Plus loin dans le spectre conspirationniste de droite, l’ECAJ rapporte divers messages vocaux et graffitis déclamant des choses du genre “LES JUIFS ONT LE COVID” et (plus mystérieusement) “LE COVID EST JUIF”. Ces théoriciens du complot d’extrême droite, comme les néo-nazis, peuvent se considérer comme distincts de l’aile droite dominante. Mais ils puisent toujours leurs peurs et leurs espoirs dans une version radicalisée du conservatisme dominant, qu’il s’agisse d’hostilité à l’immigration, de ressentiment envers les Autochtones, d’opposition aux mesures de santé publique qui gênent les propriétaires d’entreprises ou de paranoïa à propos d’un complot progressiste visant à saper l’unité nationale. C’est un véritable antisémitisme. La gauche s’y est toujours opposée, en paroles et en actes, généralement sans le soutien de groupes politiques opportunistes pro-Israéliens qui prétendent à tort agir pour la défense des Juifs. Les mêmes médias de droite qui craignent chaque cause progressiste, contribuant à la montée de ce courant, sont également les meilleurs alliés de l’ECAJ pour promouvoir le mensonge selon lequel la solidarité avec la Palestine est antisémite.

Il est fort possible qu’il y ait une augmentation de l’antisémitisme conçu religieusement en relation avec la Palestine. Le rapport documente des choses comme des slogans pro-Palestiniens criés à des personnes portant des vêtements religieux juifs identifiables. C’est un résultat terrible, mais prévisible, du fait que l’occupation de la Palestine est comprise comme un choc des religions. Pourtant, c’est exactement ce malentendu que promeut l’ECAJ. L’ECAJ décrit toute tentative de désigner Israël et ses politiques impérialistes et expansionnistes en termes politiques antiracistes—comme le colonialisme, par exemple, ou l’apartheid – comme des formes de préjugés anti-juifs. L’ensemble de son rapport est structuré de manière à suggérer que le peuple juif est inséparable du gouvernement israélien génocidaire et que toute critique de ce dernier ne peut émerger que de la haine du premier. L’alternative à cela est de construire un mouvement antiraciste pro-palestinien – ce que les opposants antisionistes à l’ECAJ, juifs et non juifs, font depuis plus d’un an.

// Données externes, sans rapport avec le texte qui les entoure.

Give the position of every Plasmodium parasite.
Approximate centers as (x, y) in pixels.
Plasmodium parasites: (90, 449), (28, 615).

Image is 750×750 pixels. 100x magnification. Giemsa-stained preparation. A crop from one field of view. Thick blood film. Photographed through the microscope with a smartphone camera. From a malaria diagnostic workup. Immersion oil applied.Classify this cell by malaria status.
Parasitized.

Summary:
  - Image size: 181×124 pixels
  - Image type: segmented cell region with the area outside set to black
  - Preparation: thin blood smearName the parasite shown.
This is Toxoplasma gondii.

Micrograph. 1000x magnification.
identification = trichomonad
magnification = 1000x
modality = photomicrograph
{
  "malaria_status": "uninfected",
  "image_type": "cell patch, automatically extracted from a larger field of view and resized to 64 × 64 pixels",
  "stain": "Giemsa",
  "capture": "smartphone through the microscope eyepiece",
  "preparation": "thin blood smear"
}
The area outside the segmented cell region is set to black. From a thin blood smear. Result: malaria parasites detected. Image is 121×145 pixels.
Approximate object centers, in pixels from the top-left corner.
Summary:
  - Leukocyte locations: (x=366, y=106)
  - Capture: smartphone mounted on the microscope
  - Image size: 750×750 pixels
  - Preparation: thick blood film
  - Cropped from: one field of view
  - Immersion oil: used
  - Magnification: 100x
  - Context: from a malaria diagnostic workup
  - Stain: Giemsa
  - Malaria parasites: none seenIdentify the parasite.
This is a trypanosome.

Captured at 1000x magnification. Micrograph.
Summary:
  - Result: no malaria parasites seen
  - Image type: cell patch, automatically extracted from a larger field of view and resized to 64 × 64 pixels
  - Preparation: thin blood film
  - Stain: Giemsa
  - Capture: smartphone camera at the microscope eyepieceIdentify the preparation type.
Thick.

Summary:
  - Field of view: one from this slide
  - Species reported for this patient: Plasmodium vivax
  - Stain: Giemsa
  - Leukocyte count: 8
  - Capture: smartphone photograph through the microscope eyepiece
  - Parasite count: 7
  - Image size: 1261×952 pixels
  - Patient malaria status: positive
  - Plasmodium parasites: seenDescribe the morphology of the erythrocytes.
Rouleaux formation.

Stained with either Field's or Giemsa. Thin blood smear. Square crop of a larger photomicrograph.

Ce rapport est une blague. C’est vexatoire, mensonger, scandaleux et absurde. Cela devrait discréditer totalement et instantanément l’institution qui l’a publié et les personnes qui y sont associées. Mais ce n’est pas le cas, bien au contraire.  L’ancienne présidente de l’ECAJ, Jillian Segal, a été nommée nouvelle “envoyée contre l’antisémitisme” de l’Australie par le Premier ministre Anthony Albanese.

Ce rapport n’est ni exceptionnel ni aberrant. L’ECAJ fait partie d’un groupe international d’organisations sionistes, le soi-disant J7, qui comprend l’Anti-Defamation League des États-Unis, le Board of Deputies britannique, le CRIF français et le Conseil central des Juifs d’Allemagne. La plupart d’entre eux produisent des rapports similaires, avec des intentions similaires, faisant la promotion de statistiques tout aussi trompeuses et peu fiables. L’ECAJ affirme que son rapport 2024 sortira “bientôt“. Compte tenu de l’explosion de l’activisme pro-palestinien au cours des 12 derniers mois, il est absolument certain qu’il revendiquera une montée effroyable de ce qu’il appelle l’antisémitisme. Les mensonges des groupes pro-israéliens ne nous aideront pas à combattre le véritable antisémitisme −et ils ne nous empêcheront pas non plus d’être solidaires de la Palestine.